__Task goal__.
Your task is to retype, exactly and only, the lines from the one containing "6601 Stonleigh Pl — Photo 19" to the final line of the entries, leaving out all pictures.

Scraped caption text data
————

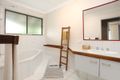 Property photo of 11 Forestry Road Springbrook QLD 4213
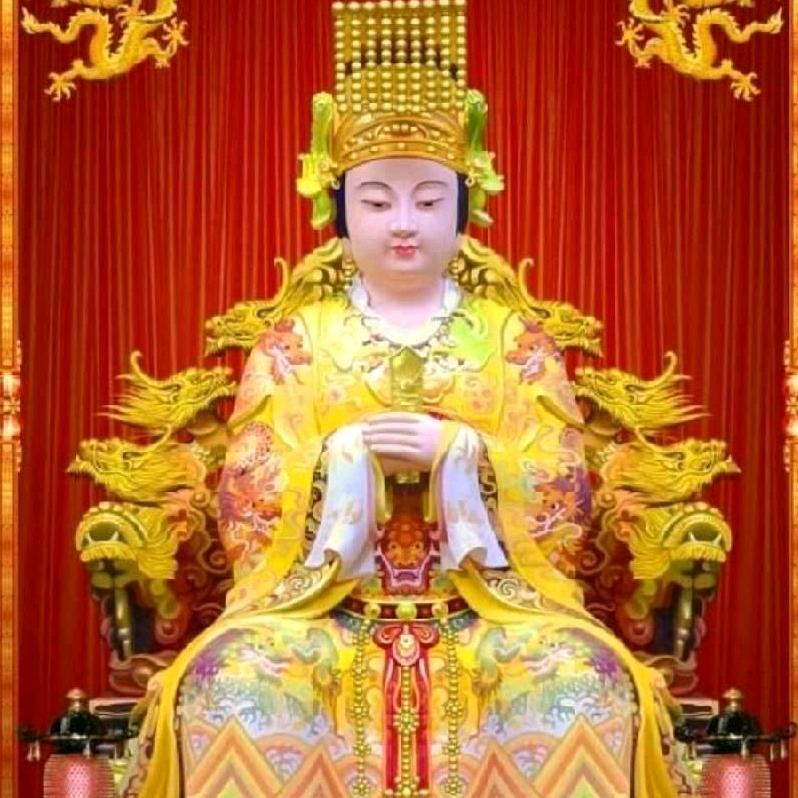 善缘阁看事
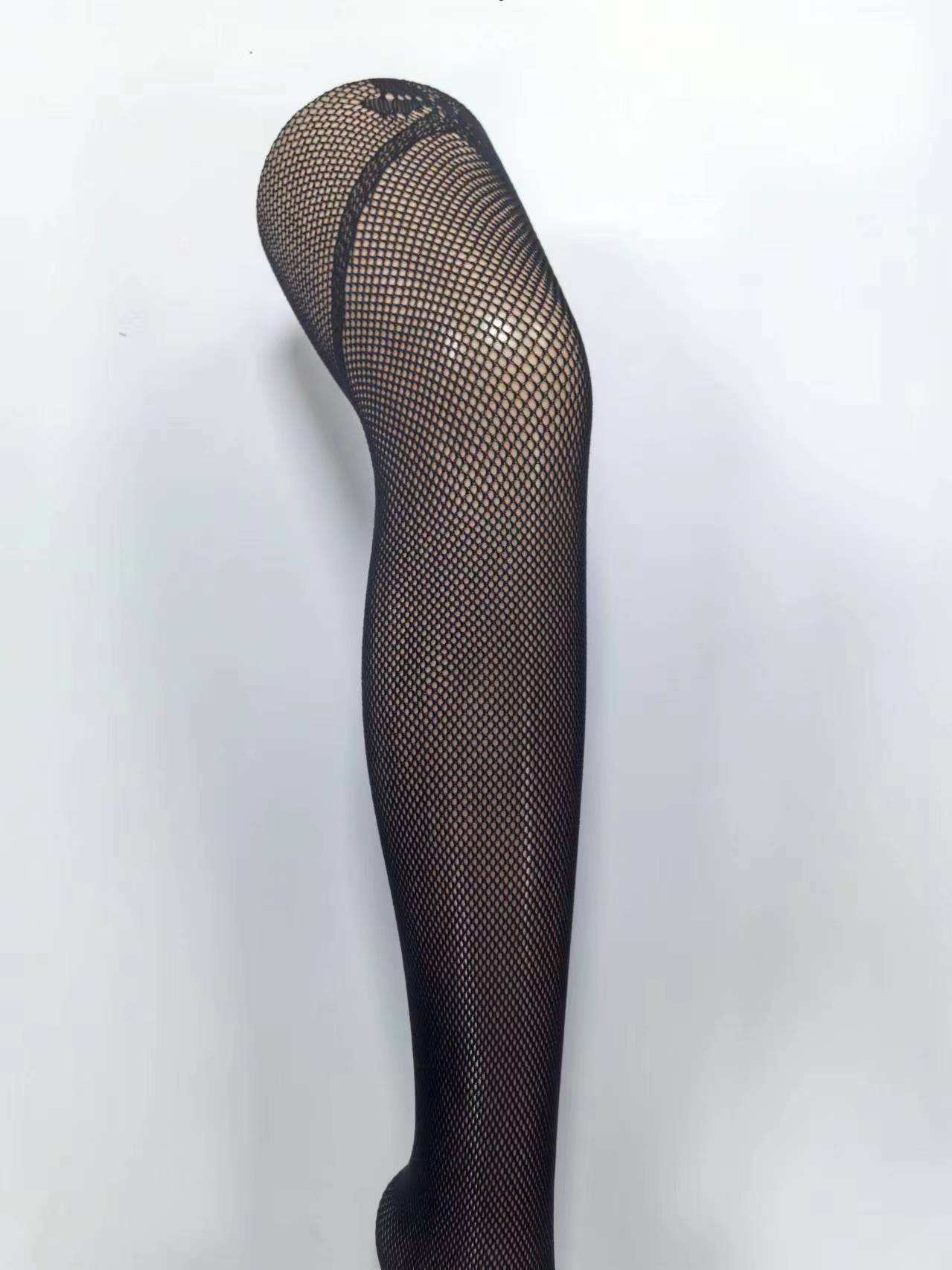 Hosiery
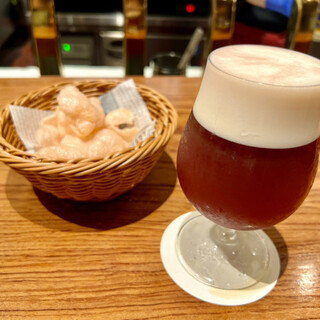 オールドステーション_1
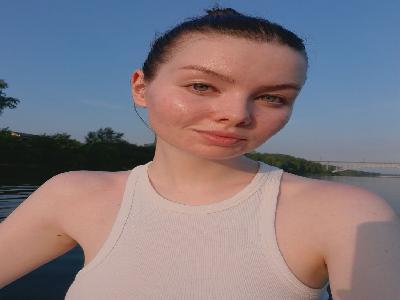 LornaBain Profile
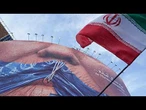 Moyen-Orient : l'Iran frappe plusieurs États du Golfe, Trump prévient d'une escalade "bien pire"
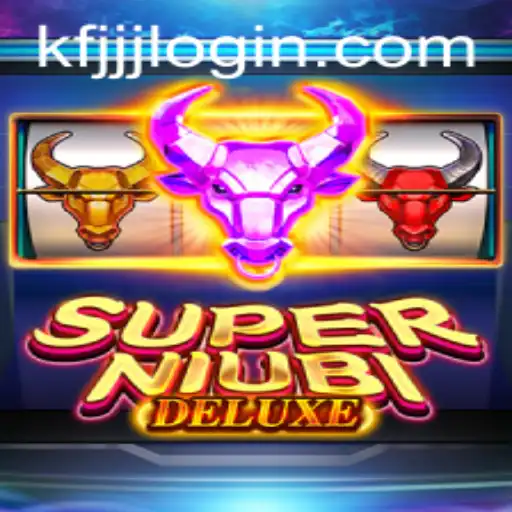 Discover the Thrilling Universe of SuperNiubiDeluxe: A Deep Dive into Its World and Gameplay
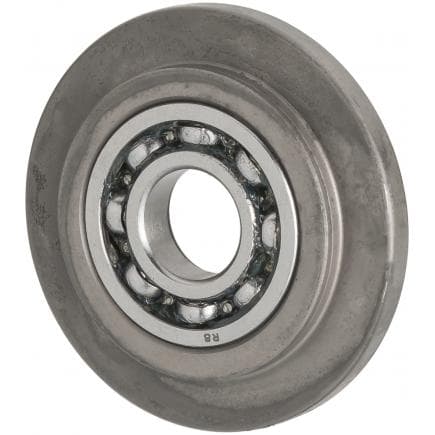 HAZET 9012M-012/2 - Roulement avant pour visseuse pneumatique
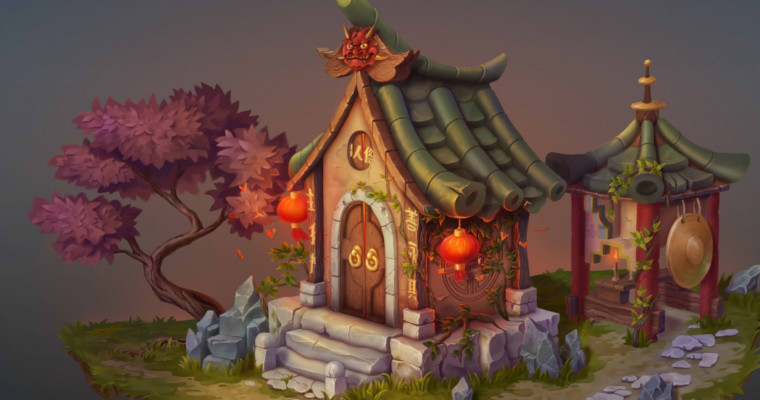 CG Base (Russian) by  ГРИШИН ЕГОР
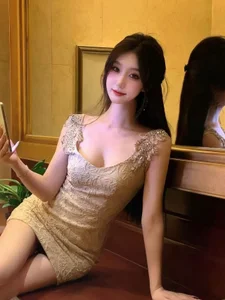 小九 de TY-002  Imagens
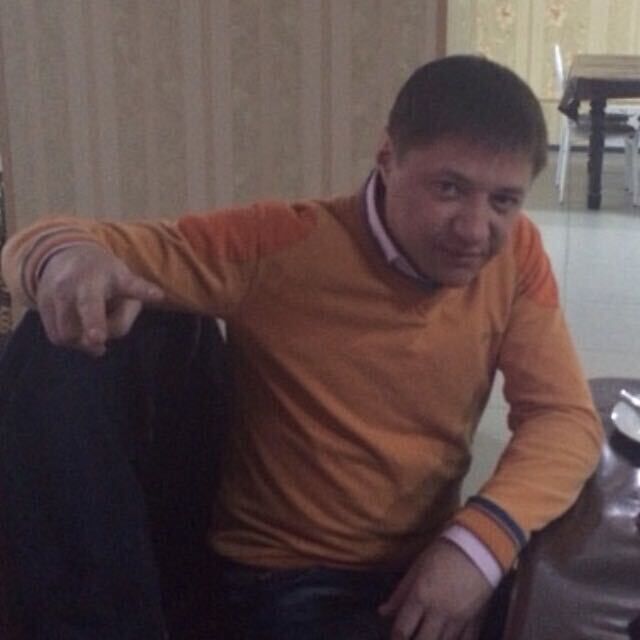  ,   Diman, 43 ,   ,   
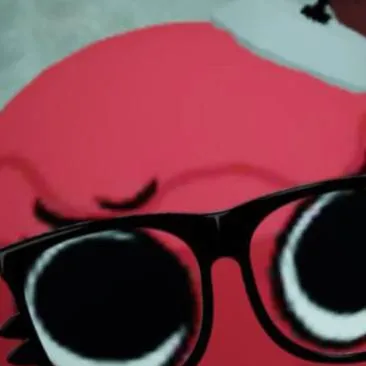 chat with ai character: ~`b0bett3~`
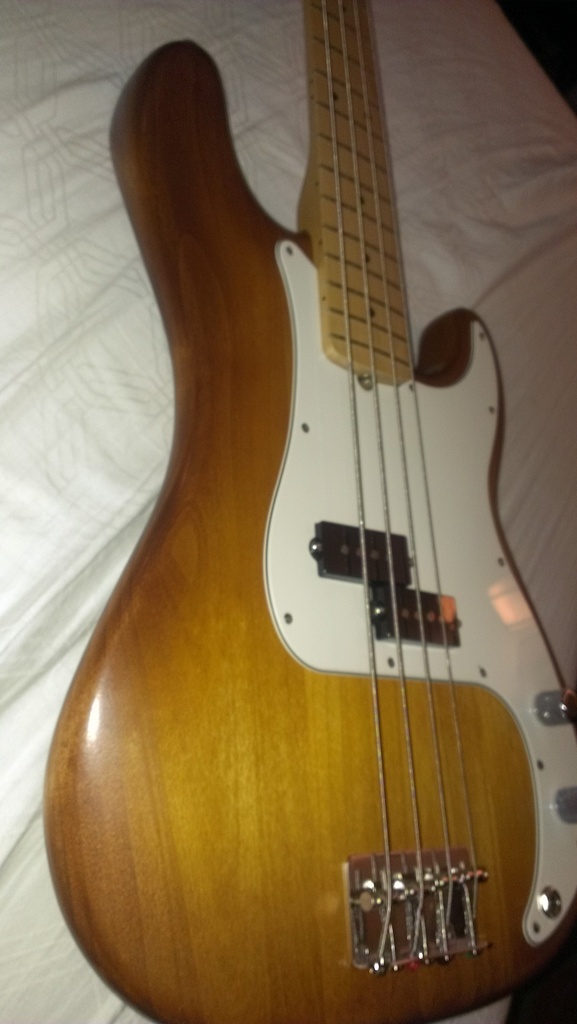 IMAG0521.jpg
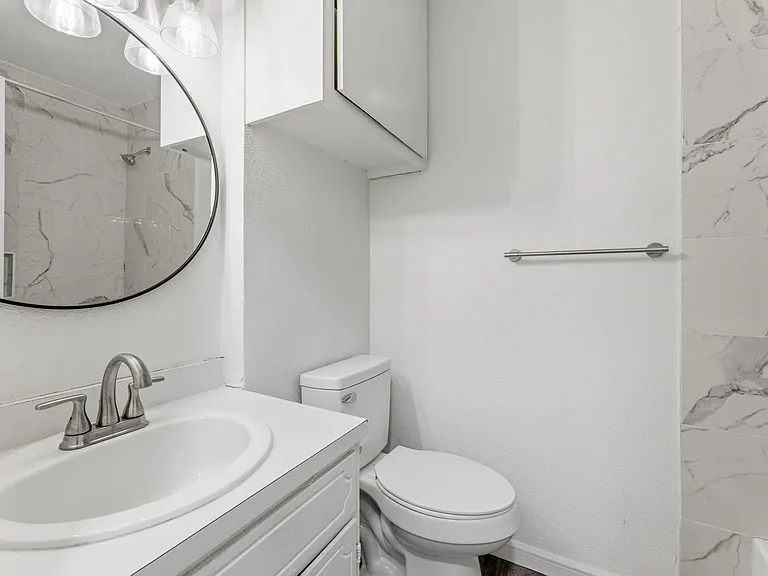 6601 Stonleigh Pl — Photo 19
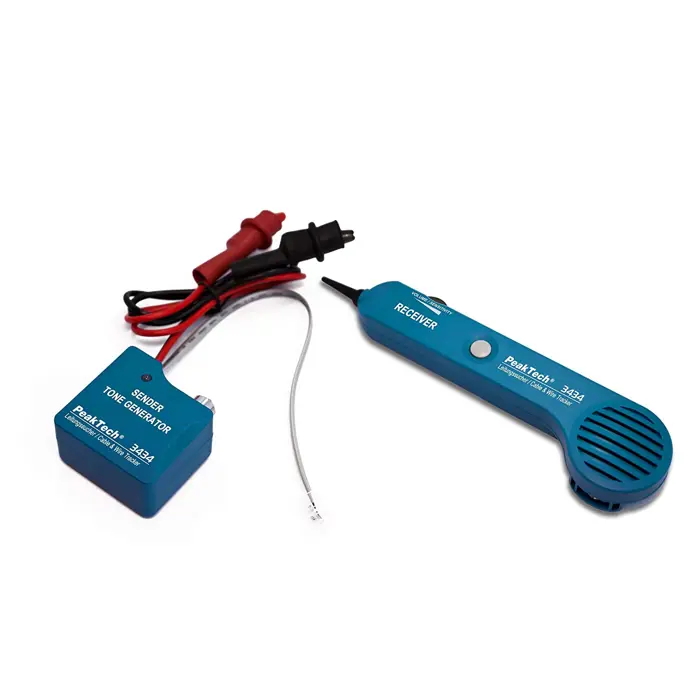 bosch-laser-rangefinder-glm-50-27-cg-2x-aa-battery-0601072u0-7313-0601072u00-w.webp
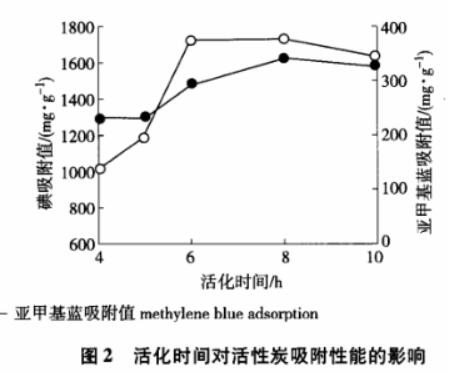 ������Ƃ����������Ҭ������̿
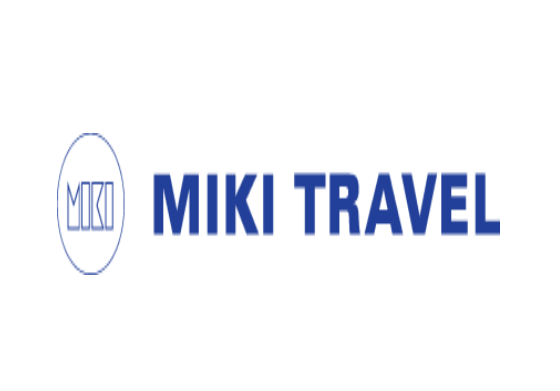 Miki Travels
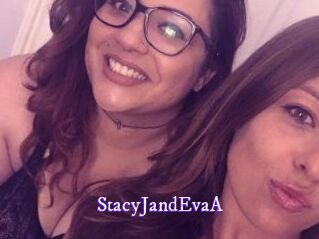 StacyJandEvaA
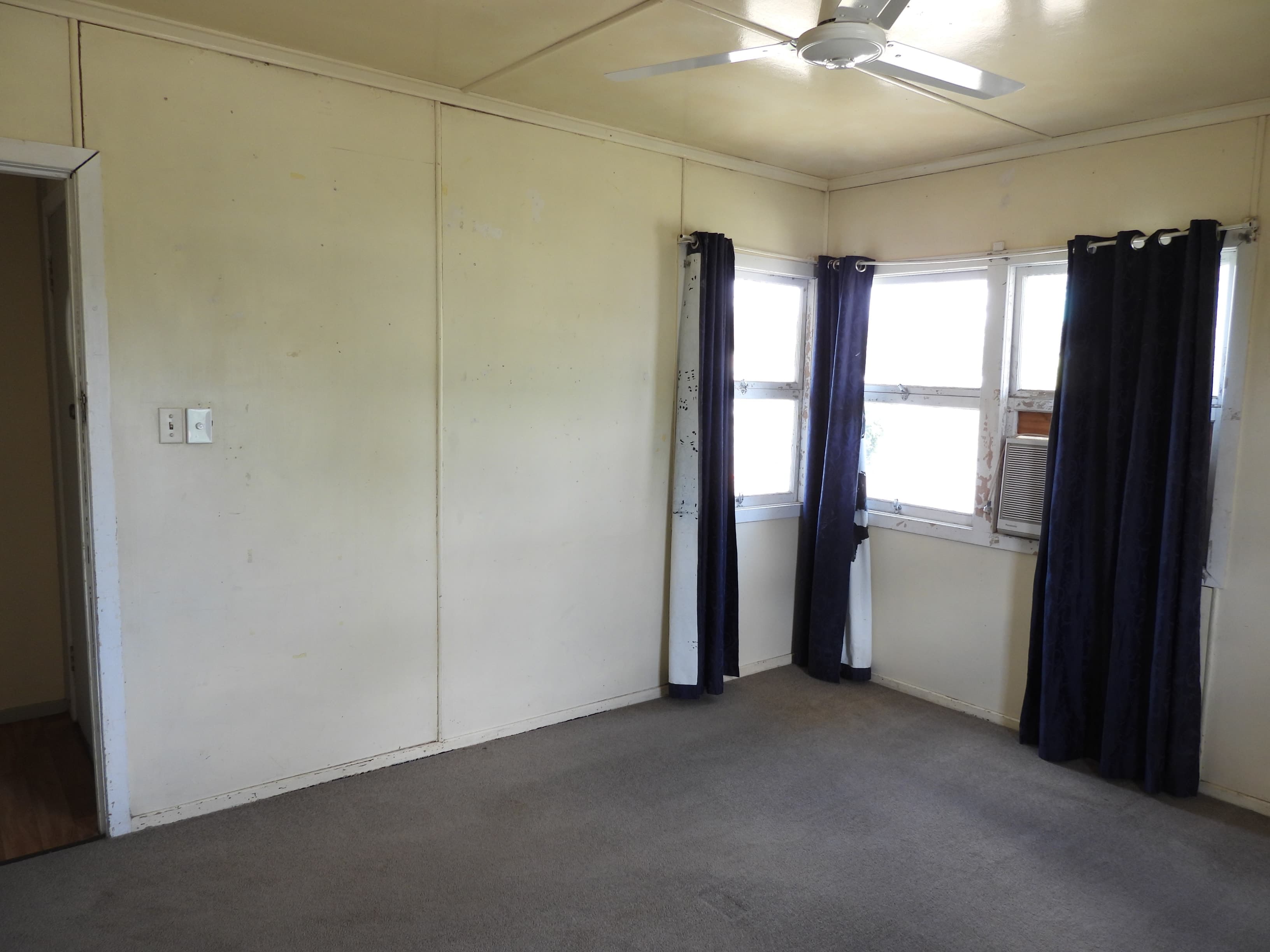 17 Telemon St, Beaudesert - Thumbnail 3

————

__Solution for this exercise__.
 6601 Stonleigh Pl — Photo 19
 bosch-laser-rangefinder-glm-50-27-cg-2x-aa-battery-0601072u0-7313-0601072u00-w.webp
 ������Ƃ����������Ҭ������̿
 Miki Travels
 StacyJandEvaA
 17 Telemon St, Beaudesert - Thumbnail 3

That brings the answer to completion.